** Goal of the exercise **
Reproduce every entry below in full, including all its wording, but shift each coordinate in the answers up by 58 and leave every other coordinate unchanged. Omit the pictures.

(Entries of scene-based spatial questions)

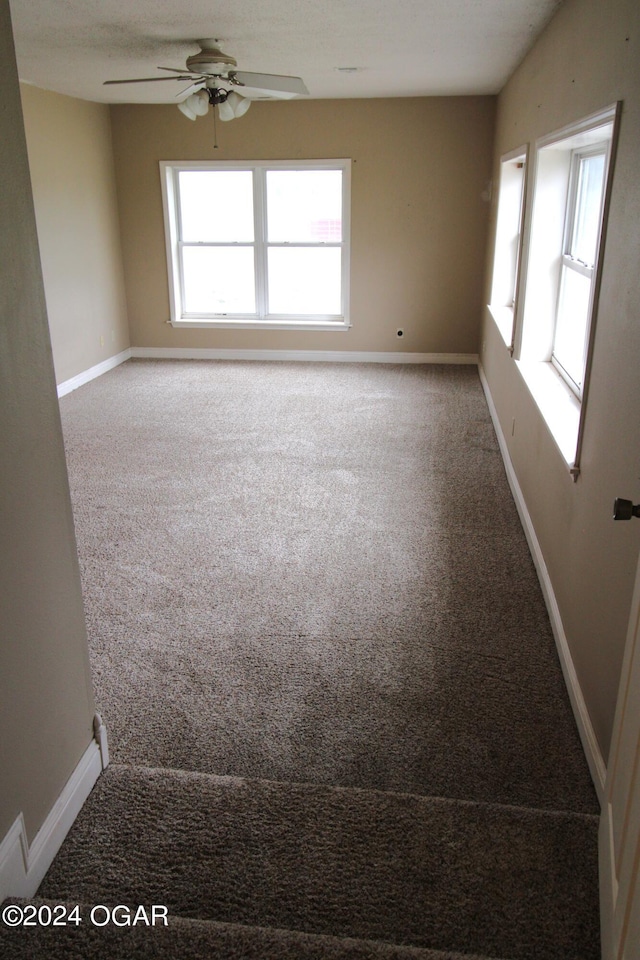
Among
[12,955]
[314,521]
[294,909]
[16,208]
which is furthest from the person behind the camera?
[314,521]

** Final result **
Among
[12,955]
[314,521]
[294,909]
[16,208]
which is furthest from the person behind the camera?
[372,579]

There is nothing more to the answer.